Subtitles are an essential component in making your videos accessible to users. They are also rapidly becoming a preferred option for many users today, making them reach even broader audiences. Let’s take a look at some of the most common reasons why you need subtitles:

  • Enhances accessibility. By providing subtitles, you may make your video content more accessible to viewers who are hard of hearing or deaf.
  • Improved user experience. By adding clarity, context, and engagement, subtitles can enhance the overall user experience.
  • Improved engagement. Subtitles can enhance engagement by making it simpler for viewers to understand and follow along with the information.
  • Viewing in noisy or quiet environments.
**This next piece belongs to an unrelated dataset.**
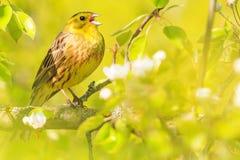 Frühlingsvogel singt das Sitzen unter grünen Blättern Lizenzfreie Stockfotografie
Subtitles enable viewers to watch videos in situations where audio is not feasible, such as in noisy public spaces or settings where silence is required.
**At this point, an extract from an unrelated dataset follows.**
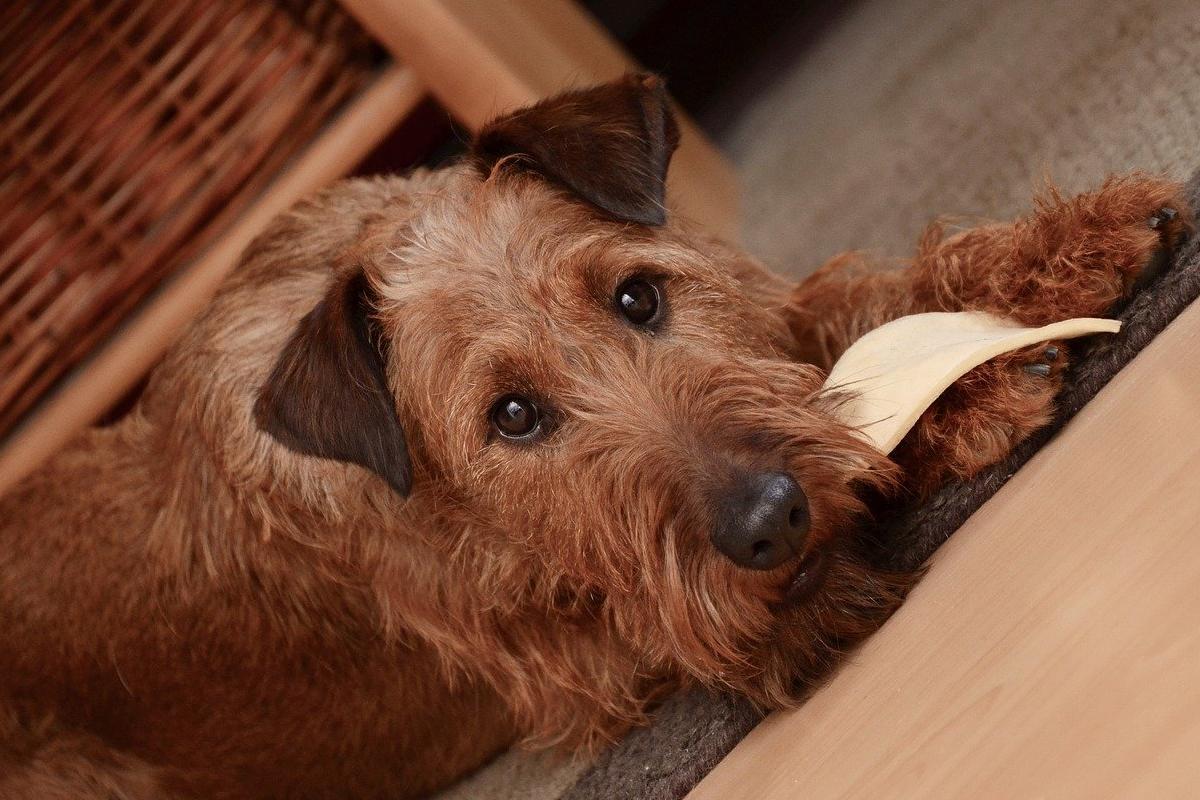 cane marrone che mastica un oggetto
Ways to Generate Subtitles Automatically

Generating subtitles manually can be a time-consuming and labor-intensive process. Thankfully, there are several ways to automate it to make it more efficient and cost-effective. Here are some popular methods for generating subtitles automatically:

  • AI-powered transcription services. Some transcription services leverage AI to generate subtitles with a high degree of accuracy automatically. Companies like Otter.ai, Trint, and Sonix offer AI-powered transcription tools that can quickly and efficiently convert spoken words into text, which can then be used as subtitles.
  • Video editing software with built-in subtitle generators. Some video editing software, like Adobe Premiere Pro and Final Cut Pro, offer built-in subtitle generation features. These tools can automatically transcribe the audio from your video and generate subtitles, which can then be edited and fine-tuned within the software; however, it’s a very manual process.
  • Speech-to-text software. Many speech-to-text tools, such as Google’s Speech-to-Text API or IBM Watson’s Speech to Text, can transcribe spoken words in a video into text. These tools use advanced machine learning algorithms to recognize speech patterns and convert them into written text, which can then be formatted into subtitles. Unfortunately, many of these aren’t fully accurate and can be difficult to incorporate into your workflow.

Although these programs can help create subtitles, their output might not always be the most precise or adaptable. Cloudinary offers a more dependable and adaptable way to create subtitles for your media with our automatic subtitle generation tool. So let’s show you exactly how it’s done!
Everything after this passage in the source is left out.